Subjects with pancreatic acinar cell carcinoma may also be included.

- Is previously untreated for metastatic pancreatic ductal adenocarcinoma; metastatic
disease must have been diagnosed within the past 3 months; and subject is expected to
receive standard treatment with gemcitabine and nab-paclitaxel. Subjects who have had
planned or prior surgery, such as a Whipple procedure, with or without
neo-adjuvant/adjuvant chemotherapy may be included.

- Life expectancy ≥ 3 months.

- Measurable disease on computed tomography (CT) or magnetic resonance imaging (MRI)
scan by RECIST v1.1 criteria.

- Eastern Cooperative Oncology Group (ECOG) Performance Status 0-1.

- Adult, age ≥ 18 years, male or female.

- Females of child-bearing potential must have a negative serum pregnancy test within 14
days prior to start of study treatment and must use an adequate method of
contraception during the study. All sexually active males must also use an adequate
method of contraception during the study.

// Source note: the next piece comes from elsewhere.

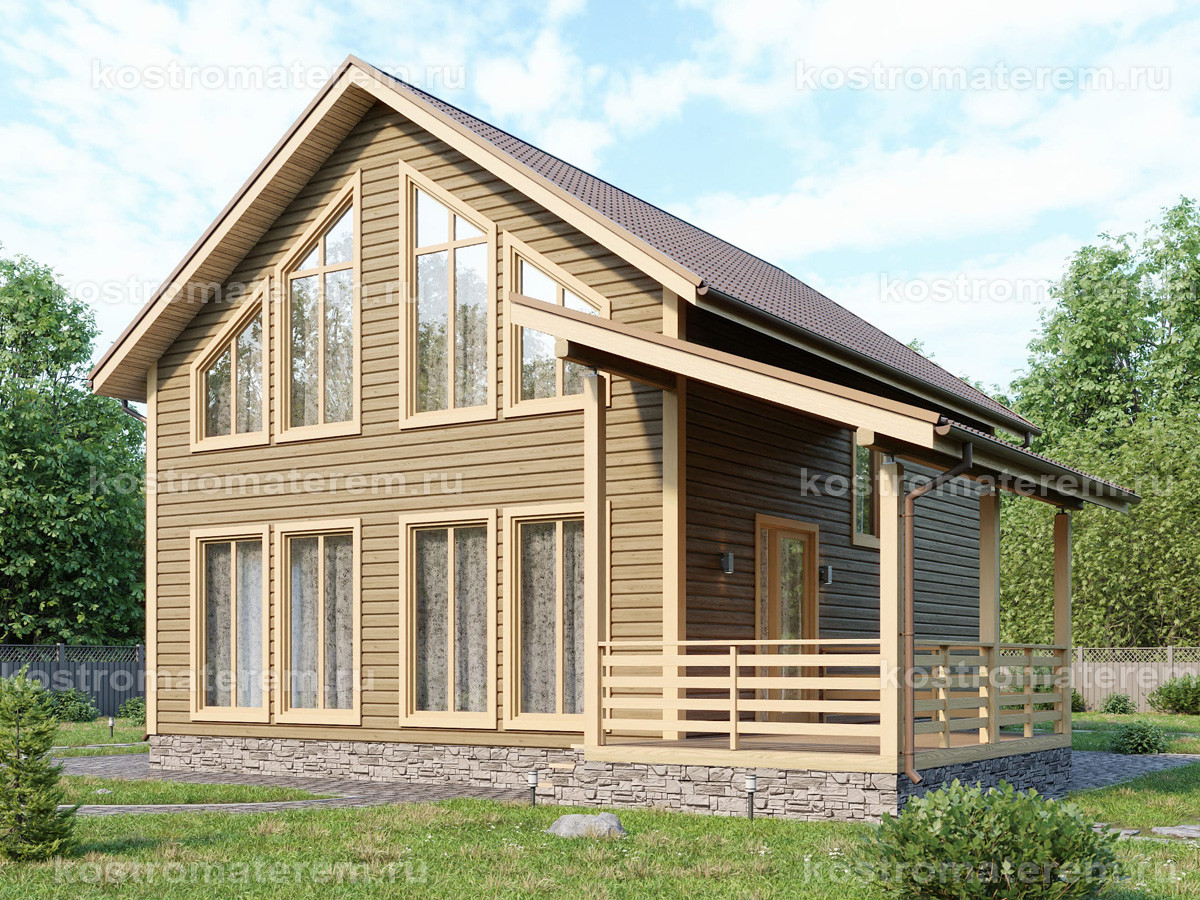 Фото проекта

Female subjects are considered to be of
childbearing potential unless they are postmenopausal (at least 12 months of
consecutive amenorrhea, without other known or suspected cause) and over 55 years old
or have been sterilized surgically (i.e., bilateral tubal ligation, hysterectomy or
bilateral oophorectomy, all with surgery at least one month before dosing).

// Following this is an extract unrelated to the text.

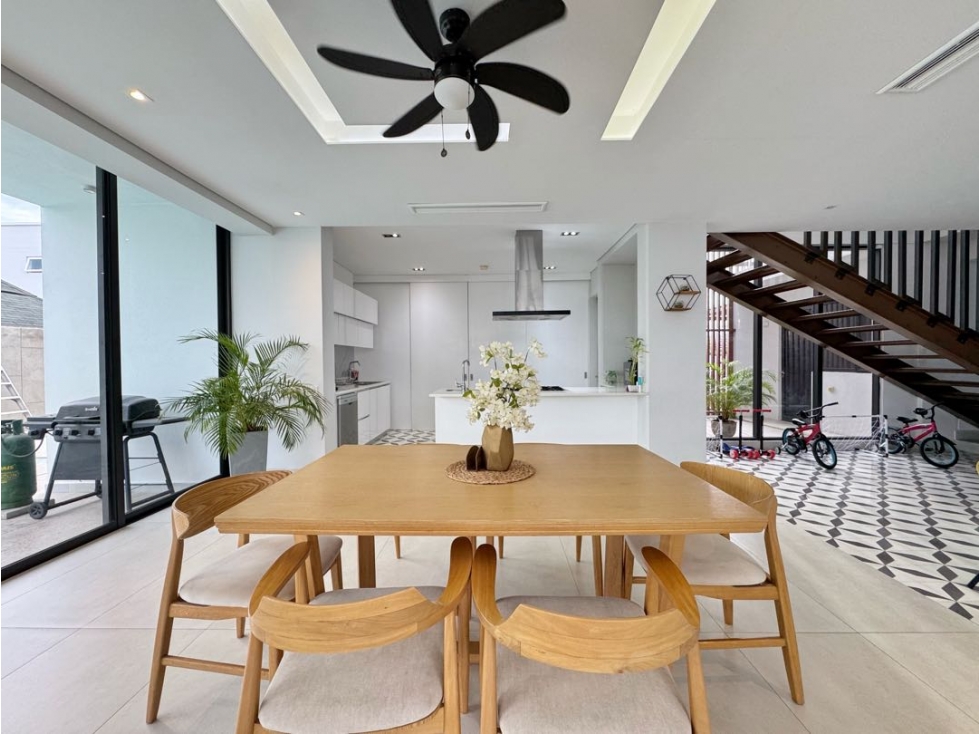 Casa en venta en Manzanillo, Cartagena · foto 6 de 24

- Adequate bone marrow, hepatic and renal function as outlined in protocol.

- QTc interval ≤ 470 msec at Baseline.

- Willing and able to provide written informed consent: voluntary agreement to
participate in the study following disclosure of risks and procedures required.

Exclusion Criteria:

- Subjects known to be BRCA (BReast CAncer gene) positive.

- Subjects taking metformin. Diabetic subjects on treatment with metformin, or any other
derivative thereof, must discontinue it while on study (other diabetic medications are
allowed).

- History of retinopathy or macular degeneration.

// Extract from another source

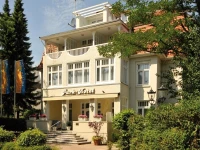 Park-Hotel Timmendorfer Strand 4*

- Evidence of severe or uncontrolled systemic disease or any concurrent condition that,
in the opinion of the Investigator or Medical Monitor, makes it undesirable for the
subject to participate in the study or that would jeopardize compliance with the
protocol. Subjects with pre-existing well-controlled diabetes are not excluded.

- Medical or psychiatric conditions that compromise the subject's ability to give
informed consent or to complete the protocol or a history of non-compliance.

- Presence of islet-cell or pancreatic neuroendocrine tumor or mixed
adenocarcinoma-neuroendocrine carcinoma.

- Symptomatic central nervous system (CNS) malignancy or metastasis. Screening of
asymptomatic subjects without history of CNS metastases is not required.

- Serum albumin < 30 g/L (3.0 g/dL).

- Occurrence of deep vein thrombosis (DVT) or portal vein occlusion, pulmonary embolism
(PE), or other thromboembolic event during screening.

- Presence of known active bacterial, fungal, or viral infection requiring systemic
therapy.

- Known active infection with human immunodeficiency virus (HIV), hepatitis B or C.

- Presence of interstitial lung disease, pulmonary fibrosis, or pulmonary
hypersensitivity reaction.

- Myocardial infarction within the last 12 months, severe/unstable angina, symptomatic
congestive heart failure New York Heart Association (NYHA) class III or IV.

- Pregnant or lactating.

- Major surgery within 4 weeks of the start of study treatment, without complete
recovery.

- Known hypersensitivity to any component of study treatments.

- Participation in any other clinical investigation within 4 weeks of receiving the
first dose of study drug.

- Any history of hydroxychloroquine use (Plaquenil® and other brand names).